Feminismus, Literatur und Lieder, die man erst jetzt versteht

Interview: Konstantin Wecker

Text: Sigrun Karre & Lydia Bißmann - 02.04.2024

Rubrik: Musik
Konstantin Wecker

Liedermacher, Poet und Pazifist Konstantin Wecker (Thomas Karsten)

Liedermacher, Poet, Autor, Sänger und Schauspieler Konstantin Wecker sprach mit uns anlässlich seines Graz-Konzerts am 5. April im Stefaniensaal über einflussreiche Obermachos, faschistische Mythen und Liebe als Lebensaufgabe.

Auf Ihrem neuen Album Utopia finden sich viele alte Lieder wieder. In Ihrem Lied “Der Krieg“ von 2015 warnen Sie vor dem dritten Weltkrieg. Sie haben im Laufe ihrer Karriere schon viele Krisen und Kriege kommen und gehen sehen – wie schwer ist es für Sie, konsequenter Pazifist zu bleiben? 

Das ist zurzeit wahnsinnig schwer, aber für mich als Künstler gibt es keine Alternative. Die Idee, Frieden zu schaffen ohne Waffen, war einmal der Wahlspruch der Friedensbewegung. Wenn diese Idee auch in der Kunst ausstirbt, wäre das furchtbar. Mein Credo, gewaltfrei Widerstand zu leisten, möchte ich niemandem als Ideologie überstülpen, aber für mich persönlich habe ich entschieden, dass ich mich lieber erschießen lasse, als jemand anderen zu erschießen. Das ist eine persönliche Entscheidung. Ich habe mich ein Leben lang mit Stefan Zweig beschäftigt und es wäre jetzt ein guter Zeitpunkt, wenn ganz viele Menschen „Die Welt von gestern“ lesen würden. Er schrieb damals, was auch heute gilt – die meisten, die für Lieferung von schweren Waffen sind, ziehen selbst nicht in den Krieg, die schicken andere.

Konstantin Wecker

Konstantin Wecker verbindet seit über 50 Jahren Poesie mit Haltung. (Thomas Karsten)

Rechte setzen sich plötzlich für Grundrechte ein, Linke für Aufrüstung, neue Medien produzieren Fake News, Verschwörungsmythen.

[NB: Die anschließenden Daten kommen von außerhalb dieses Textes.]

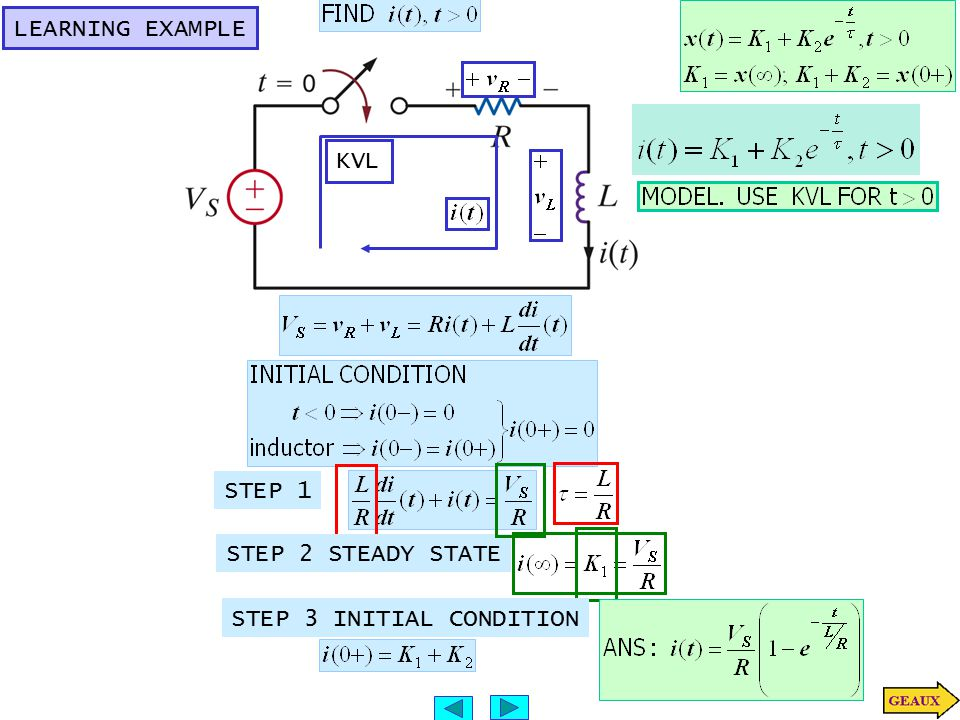 LEARNING EXAMPLE KVL STEP 1 STEP 2 STEADY STATE STEP 3 INITIAL CONDITION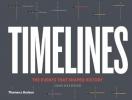 Haywood John, Timelines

Die Welt steht kopf. Sie sind mit dem Programm Utopia 2.0 demnächst in Graz – muss man die alten Utopien heute neu denken? Gibt es noch eine Haltung, mit der man sicher richtig steht?

Ich war als 17-Jähriger ein glühender Verehrer von Henry Miller, bei ihm habe ich gelesen: „Ein Künstler hat die Pflicht, Anarchist zu sein“. Das hat mich ein Leben lang geprägt, daher habe ich meine anarchistische Grundhaltung. Meine Utopie und – wie ich glaube – auch die meines Publikums, ist die Utopie einer herrschaftsfreien Gesellschaft. In diesem Wort ist nicht zufällig das Wort „Herr“ enthalten, gemeint ist also vorrangig eine nicht patriarchale Gesellschaft. In den letzten Jahrtausenden sind wir von patriarchalen Obermachos von Caligula bis Trump immer wieder in Kriege getrieben worden, und sind ihnen dummerweise hinterhergelaufen. Wir haben immer noch keine echte Gleichberechtigung, auch keine Gleichberechtigung von weiblicher und männlicher Denkweise.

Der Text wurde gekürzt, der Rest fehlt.